When I was a medical student rotating through clerkships, I had a few rough goes and questioned if I was really cut out for this profession.
I thought the admissions committee at Sidney Kimmel Medical College of Thomas Jefferson University must have made a mistake when they let me in. I kept thinking that I am not smart enough, nor do I possess the endurance necessary to become a real doctor. Who was I kidding?
I came to learn that this phenomenon has a name: “imposter syndrome.”
Apparently, it’s quite common and, I think, rampant in medicine.
On a particularly disheartening day during my clerkship a few years ago, I wandered into the office of my mentor, a hepatologist who is revered both for his vast clinical knowledge, and for his kind and genuine heart.
I always looked up to him. For one thing, he, like me, came to medicine through an unconventional route.
As a child with Type 1 diabetes, I had far more exposure to doctors and medical information than any kid should. While I developed a fascination with medicine, my strengths were in drawing back then. Eventually I channeled my artwork into a handy way to remember anatomy lessons, and also into a superhero comic to help children facing Type 1 diabetes better understand their disease. But because of my struggles with math and science growing up, it was not until I was out of college that I thought medical school was even an option for me. In many ways, I consider myself a patient first and a doctor second.
My mentor, Steven Herrine, was a classically trained chef and had a successful career before changing paths to become a doctor. (We even grew up in the same New York City neighborhood and attended the same tiny high school.)

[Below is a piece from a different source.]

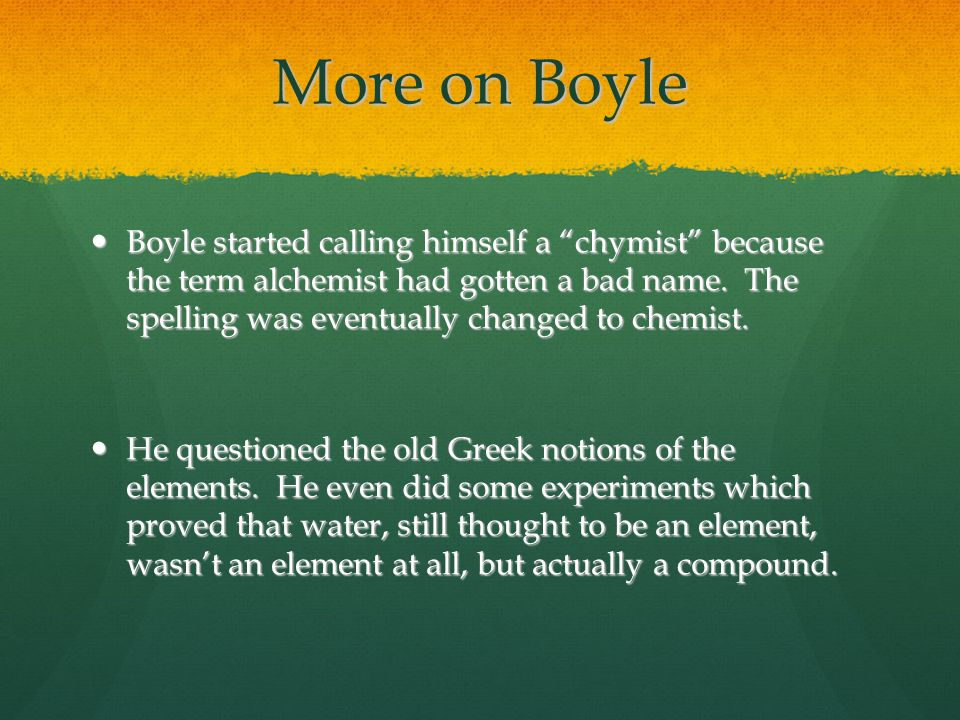 More on Boyle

On that day, I plopped down in a chair in his office and began to vent. I expressed my feelings of inadequacy, of feeling like I was a fraud. And then he said something that has stuck with me ever since:
“Mike, we all have imposter syndrome. Every time I put my white coat on and talk to my patients, I feel that weight of being an imposter. But what you have to keep in mind is that once you start to drift away from that imposter syndrome, you risk edging closer toward hubris. Allowing your imposter syndrome to anchor you but without weighing you down is the goal.”

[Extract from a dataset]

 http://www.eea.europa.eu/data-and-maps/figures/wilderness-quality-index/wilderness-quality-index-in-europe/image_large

July is when teaching hospitals are flooded with bright-eyed, newly minted doctors. Undoubtedly, many of these fresh faces will be questioning themselves, battling their own feelings of imposter syndrome, as they put on their long white coats. While that feeling can be quite burdensome, it’s important to remember Herrine’s message: The right dose of imposter syndrome can keep us grounded and, in turn, help us to become better doctors.
Imposter syndrome might not be so bad after all.
Michael Natter, M.D., a graduate of the Sidney Kimmel College of Medicine at Thomas Jefferson University, is in his second year of his internal medicine residency in New York City. Follow his journey on instagram @mike.natter and Twitter @mike_natter.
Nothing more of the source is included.